EXTRACTED ENTRIES:

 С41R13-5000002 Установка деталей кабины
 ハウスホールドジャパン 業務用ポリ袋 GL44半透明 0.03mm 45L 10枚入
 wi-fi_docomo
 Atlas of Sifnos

* * *

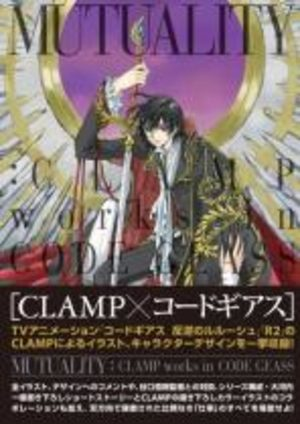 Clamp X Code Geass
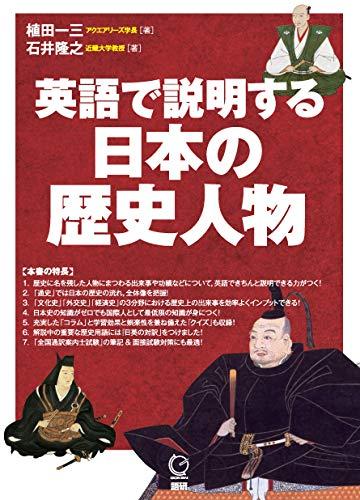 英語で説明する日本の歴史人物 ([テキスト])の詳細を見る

...

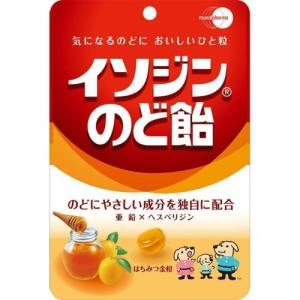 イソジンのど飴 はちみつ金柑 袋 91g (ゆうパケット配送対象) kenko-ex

WHAT YOU ARE ASKED TO DO: In the entries above, please find the line with "С41R13-5000002 Установка деталей кабины" and the line with "Atlas of Sifnos", then write out exactly those two lines and every line between them, and nothing more.

SOLUTION TO THIS TASK:
 С41R13-5000002 Установка деталей кабины
 ハウスホールドジャパン 業務用ポリ袋 GL44半透明 0.03mm 45L 10枚入
 wi-fi_docomo
 Atlas of Sifnos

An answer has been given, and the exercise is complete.